Spatial question entries:
* * * * *
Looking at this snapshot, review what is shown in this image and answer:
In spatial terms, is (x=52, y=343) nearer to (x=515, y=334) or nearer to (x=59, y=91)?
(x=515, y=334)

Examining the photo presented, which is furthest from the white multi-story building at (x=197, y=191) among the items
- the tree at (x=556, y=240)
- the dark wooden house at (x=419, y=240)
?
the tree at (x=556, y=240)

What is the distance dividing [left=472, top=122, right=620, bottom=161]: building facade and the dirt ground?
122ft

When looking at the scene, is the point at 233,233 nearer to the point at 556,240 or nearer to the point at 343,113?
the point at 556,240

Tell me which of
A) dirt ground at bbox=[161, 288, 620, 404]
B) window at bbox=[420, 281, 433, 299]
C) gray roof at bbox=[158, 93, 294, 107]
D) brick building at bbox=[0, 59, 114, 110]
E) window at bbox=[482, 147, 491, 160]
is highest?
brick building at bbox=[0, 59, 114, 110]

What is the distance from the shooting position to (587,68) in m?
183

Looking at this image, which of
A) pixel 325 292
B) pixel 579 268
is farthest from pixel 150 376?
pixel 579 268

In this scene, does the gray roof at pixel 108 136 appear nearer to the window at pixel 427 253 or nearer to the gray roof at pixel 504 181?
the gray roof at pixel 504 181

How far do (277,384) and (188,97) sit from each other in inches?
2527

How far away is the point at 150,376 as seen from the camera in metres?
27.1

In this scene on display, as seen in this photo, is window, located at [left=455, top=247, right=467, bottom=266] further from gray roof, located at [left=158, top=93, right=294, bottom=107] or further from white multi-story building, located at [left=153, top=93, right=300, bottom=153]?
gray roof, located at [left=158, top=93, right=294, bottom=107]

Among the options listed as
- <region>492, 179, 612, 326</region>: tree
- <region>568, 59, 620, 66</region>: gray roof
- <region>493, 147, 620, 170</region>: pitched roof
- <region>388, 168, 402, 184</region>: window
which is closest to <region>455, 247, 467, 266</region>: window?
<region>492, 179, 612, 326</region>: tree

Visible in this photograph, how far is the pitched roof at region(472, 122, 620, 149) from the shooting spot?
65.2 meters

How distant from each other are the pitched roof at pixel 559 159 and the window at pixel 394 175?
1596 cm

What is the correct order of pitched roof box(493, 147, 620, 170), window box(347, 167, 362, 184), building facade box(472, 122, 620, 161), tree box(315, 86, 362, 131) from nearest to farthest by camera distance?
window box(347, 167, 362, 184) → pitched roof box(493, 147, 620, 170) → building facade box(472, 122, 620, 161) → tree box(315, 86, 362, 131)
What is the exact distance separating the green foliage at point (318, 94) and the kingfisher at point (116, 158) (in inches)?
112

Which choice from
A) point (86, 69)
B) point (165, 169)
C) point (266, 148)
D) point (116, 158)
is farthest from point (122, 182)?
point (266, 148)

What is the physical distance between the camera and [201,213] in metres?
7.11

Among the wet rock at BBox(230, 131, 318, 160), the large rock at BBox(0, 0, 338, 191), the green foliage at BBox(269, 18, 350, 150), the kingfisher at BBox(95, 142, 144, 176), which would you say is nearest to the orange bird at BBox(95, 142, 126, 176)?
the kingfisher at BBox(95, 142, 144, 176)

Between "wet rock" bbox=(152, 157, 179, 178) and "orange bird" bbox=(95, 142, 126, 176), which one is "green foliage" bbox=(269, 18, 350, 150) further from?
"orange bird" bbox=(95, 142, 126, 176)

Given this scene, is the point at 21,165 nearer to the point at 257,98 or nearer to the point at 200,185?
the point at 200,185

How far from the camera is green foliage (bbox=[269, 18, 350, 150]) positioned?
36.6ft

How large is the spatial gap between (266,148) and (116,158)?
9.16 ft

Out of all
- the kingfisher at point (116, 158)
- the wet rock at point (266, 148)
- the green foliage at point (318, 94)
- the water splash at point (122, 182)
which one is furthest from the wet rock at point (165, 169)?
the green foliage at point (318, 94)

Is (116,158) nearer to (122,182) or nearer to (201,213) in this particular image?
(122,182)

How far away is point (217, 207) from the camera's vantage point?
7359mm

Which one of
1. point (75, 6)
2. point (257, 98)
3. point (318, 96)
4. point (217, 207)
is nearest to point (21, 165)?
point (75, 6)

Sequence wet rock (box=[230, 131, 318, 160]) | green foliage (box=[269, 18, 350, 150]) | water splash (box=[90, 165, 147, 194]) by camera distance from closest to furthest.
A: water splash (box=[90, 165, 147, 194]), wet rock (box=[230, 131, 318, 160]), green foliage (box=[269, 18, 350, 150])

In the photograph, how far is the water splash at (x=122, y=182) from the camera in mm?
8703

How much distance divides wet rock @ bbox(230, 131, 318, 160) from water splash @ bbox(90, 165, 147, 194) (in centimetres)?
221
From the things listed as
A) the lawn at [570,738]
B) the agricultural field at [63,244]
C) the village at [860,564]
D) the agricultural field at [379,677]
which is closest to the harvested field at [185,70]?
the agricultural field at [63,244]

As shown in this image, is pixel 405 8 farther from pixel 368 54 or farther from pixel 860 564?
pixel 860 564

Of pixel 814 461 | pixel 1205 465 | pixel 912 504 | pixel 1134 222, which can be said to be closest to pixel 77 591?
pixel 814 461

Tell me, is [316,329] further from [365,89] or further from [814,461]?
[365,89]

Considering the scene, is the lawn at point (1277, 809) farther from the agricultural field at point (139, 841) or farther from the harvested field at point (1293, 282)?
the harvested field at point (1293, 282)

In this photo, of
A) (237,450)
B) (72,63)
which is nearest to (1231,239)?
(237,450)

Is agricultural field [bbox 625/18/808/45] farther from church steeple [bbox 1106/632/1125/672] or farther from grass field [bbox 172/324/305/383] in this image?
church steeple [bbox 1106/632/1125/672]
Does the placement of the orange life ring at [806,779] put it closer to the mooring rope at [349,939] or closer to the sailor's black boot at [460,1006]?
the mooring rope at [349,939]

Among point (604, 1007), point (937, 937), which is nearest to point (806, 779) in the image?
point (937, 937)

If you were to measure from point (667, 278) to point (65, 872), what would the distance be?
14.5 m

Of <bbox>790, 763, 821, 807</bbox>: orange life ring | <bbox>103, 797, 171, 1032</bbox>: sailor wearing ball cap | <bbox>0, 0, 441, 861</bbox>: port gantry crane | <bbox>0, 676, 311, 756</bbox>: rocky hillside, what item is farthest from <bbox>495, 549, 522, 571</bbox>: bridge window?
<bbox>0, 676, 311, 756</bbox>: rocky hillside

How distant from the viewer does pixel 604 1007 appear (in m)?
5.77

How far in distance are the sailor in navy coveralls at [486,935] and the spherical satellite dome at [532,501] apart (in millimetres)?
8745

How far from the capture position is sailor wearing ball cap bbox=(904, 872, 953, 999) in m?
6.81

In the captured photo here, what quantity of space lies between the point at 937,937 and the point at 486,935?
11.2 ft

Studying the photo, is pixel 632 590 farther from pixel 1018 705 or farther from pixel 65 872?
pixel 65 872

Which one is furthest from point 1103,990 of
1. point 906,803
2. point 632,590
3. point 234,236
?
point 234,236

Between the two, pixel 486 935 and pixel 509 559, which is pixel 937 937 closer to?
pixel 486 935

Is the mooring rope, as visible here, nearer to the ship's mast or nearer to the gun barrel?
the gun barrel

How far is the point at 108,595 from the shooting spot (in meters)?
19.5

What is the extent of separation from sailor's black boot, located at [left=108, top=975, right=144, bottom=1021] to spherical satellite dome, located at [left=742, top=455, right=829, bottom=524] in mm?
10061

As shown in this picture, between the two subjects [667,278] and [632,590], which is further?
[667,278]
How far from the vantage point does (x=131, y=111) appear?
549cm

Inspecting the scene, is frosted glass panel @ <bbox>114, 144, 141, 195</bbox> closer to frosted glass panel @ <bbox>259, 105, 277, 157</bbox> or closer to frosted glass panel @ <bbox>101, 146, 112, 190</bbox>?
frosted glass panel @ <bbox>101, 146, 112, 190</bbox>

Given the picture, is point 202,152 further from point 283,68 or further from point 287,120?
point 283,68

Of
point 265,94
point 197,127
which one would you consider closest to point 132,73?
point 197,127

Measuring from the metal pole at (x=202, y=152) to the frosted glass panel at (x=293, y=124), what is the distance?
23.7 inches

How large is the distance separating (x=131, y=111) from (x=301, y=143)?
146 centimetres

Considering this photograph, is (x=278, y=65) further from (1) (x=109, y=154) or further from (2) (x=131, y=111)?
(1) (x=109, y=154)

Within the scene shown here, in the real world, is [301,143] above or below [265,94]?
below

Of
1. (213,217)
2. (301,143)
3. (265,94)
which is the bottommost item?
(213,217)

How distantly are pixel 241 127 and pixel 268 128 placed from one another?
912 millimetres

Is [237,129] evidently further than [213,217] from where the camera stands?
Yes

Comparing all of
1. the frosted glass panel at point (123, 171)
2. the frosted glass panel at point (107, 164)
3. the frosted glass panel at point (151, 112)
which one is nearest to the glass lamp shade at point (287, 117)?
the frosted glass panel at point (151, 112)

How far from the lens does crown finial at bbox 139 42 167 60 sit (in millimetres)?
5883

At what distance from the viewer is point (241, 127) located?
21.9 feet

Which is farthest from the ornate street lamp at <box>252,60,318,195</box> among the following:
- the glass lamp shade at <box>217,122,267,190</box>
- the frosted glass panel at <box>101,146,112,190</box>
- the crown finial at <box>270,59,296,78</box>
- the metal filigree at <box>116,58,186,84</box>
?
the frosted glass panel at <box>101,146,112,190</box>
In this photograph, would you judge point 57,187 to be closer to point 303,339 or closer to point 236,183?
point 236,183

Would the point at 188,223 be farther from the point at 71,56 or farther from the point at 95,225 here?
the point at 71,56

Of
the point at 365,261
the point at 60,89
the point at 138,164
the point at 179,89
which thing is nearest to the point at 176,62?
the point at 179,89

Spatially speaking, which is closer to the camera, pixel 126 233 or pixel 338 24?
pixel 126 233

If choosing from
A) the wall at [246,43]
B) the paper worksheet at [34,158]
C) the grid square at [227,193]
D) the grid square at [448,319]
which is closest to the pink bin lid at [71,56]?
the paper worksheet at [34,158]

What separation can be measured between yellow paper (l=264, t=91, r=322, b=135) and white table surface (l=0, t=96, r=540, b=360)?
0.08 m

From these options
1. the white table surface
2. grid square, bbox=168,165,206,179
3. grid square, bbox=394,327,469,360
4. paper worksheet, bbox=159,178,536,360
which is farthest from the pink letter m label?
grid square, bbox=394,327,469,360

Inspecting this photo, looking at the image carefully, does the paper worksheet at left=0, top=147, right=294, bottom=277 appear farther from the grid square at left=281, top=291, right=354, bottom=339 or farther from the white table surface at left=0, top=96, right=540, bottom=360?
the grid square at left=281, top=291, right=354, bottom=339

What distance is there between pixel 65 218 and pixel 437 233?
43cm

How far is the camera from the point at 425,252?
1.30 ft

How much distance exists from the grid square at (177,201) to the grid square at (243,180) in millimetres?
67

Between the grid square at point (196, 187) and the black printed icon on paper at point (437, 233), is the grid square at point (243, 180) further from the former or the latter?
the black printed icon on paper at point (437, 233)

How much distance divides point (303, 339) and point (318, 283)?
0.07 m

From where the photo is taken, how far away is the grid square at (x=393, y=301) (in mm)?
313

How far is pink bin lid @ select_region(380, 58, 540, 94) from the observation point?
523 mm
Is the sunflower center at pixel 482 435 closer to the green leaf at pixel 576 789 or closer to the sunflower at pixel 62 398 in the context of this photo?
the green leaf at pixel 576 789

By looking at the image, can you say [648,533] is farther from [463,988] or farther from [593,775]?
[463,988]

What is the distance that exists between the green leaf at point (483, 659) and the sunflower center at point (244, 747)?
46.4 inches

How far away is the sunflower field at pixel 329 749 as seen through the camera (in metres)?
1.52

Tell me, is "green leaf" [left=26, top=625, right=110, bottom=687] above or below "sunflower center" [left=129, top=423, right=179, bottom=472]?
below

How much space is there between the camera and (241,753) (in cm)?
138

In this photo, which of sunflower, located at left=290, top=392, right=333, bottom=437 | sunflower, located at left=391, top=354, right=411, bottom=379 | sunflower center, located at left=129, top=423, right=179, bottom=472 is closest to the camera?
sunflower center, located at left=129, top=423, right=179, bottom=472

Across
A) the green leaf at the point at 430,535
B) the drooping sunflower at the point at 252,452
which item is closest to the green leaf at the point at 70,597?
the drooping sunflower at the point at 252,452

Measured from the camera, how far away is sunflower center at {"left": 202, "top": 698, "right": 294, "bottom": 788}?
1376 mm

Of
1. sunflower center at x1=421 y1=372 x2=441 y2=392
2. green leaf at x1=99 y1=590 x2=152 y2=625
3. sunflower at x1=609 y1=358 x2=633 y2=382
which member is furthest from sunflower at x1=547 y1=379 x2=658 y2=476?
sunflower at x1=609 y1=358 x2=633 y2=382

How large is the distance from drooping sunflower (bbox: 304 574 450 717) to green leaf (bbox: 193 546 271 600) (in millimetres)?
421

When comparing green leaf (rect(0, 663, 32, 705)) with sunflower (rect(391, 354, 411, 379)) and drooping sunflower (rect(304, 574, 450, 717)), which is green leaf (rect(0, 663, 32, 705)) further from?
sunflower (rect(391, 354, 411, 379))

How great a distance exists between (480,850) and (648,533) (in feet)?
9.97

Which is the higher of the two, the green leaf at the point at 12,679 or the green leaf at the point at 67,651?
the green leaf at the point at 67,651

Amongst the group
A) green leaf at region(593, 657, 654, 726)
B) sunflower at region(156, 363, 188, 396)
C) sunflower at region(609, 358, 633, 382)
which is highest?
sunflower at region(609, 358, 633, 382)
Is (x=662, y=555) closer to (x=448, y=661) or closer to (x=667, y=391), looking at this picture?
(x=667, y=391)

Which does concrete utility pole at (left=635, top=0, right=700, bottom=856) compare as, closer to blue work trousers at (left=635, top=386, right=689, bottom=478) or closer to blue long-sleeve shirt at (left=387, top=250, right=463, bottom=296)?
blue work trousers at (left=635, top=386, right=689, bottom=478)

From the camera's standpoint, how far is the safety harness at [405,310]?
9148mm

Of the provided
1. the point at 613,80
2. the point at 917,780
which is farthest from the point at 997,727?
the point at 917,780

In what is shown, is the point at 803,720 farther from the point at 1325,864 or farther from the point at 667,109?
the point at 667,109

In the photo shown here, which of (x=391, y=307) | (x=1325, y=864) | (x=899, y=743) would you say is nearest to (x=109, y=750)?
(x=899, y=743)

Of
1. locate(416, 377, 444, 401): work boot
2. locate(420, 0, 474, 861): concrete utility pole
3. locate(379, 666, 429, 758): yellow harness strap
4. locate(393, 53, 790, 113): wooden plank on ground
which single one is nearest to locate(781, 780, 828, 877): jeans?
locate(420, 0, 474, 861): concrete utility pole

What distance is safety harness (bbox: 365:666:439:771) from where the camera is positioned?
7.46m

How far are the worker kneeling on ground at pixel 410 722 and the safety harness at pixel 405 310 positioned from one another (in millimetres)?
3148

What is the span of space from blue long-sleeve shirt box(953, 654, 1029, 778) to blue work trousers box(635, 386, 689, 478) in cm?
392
* * * * *
▶ **Exercise prompt**: Your output consists solely of the lines from the one with "How great a" through the last line, copied exactly.

▶ **Correct result**:
How great a distance exists between (480,850) and (648,533) (in feet)?
9.97

Which is the higher of the two, the green leaf at the point at 12,679 or the green leaf at the point at 67,651?
the green leaf at the point at 67,651

Amongst the group
A) green leaf at region(593, 657, 654, 726)
B) sunflower at region(156, 363, 188, 396)
C) sunflower at region(609, 358, 633, 382)
which is highest?
sunflower at region(609, 358, 633, 382)
Is (x=662, y=555) closer to (x=448, y=661) or closer to (x=667, y=391), looking at this picture?
(x=667, y=391)

Which does concrete utility pole at (left=635, top=0, right=700, bottom=856) compare as, closer to blue work trousers at (left=635, top=386, right=689, bottom=478) or closer to blue long-sleeve shirt at (left=387, top=250, right=463, bottom=296)?
blue work trousers at (left=635, top=386, right=689, bottom=478)

From the camera's standpoint, how far is the safety harness at [405,310]?
9148mm

Of the provided
1. the point at 613,80
2. the point at 917,780
which is farthest from the point at 997,727?
the point at 917,780

In what is shown, is the point at 803,720 farther from the point at 1325,864 or farther from the point at 667,109?
the point at 667,109

In the photo shown here, which of (x=391, y=307) | (x=1325, y=864) | (x=899, y=743) would you say is nearest to (x=109, y=750)?
(x=899, y=743)

Of
1. locate(416, 377, 444, 401): work boot
2. locate(420, 0, 474, 861): concrete utility pole
3. locate(379, 666, 429, 758): yellow harness strap
4. locate(393, 53, 790, 113): wooden plank on ground
which single one is nearest to locate(781, 780, 828, 877): jeans?
locate(420, 0, 474, 861): concrete utility pole

What distance is safety harness (bbox: 365:666:439:771) from where the camera is positioned?
7.46m

How far are the worker kneeling on ground at pixel 410 722 and the safety harness at pixel 405 310 positioned from one another (in millimetres)?
3148

What is the span of space from blue long-sleeve shirt box(953, 654, 1029, 778) to blue work trousers box(635, 386, 689, 478) in cm?
392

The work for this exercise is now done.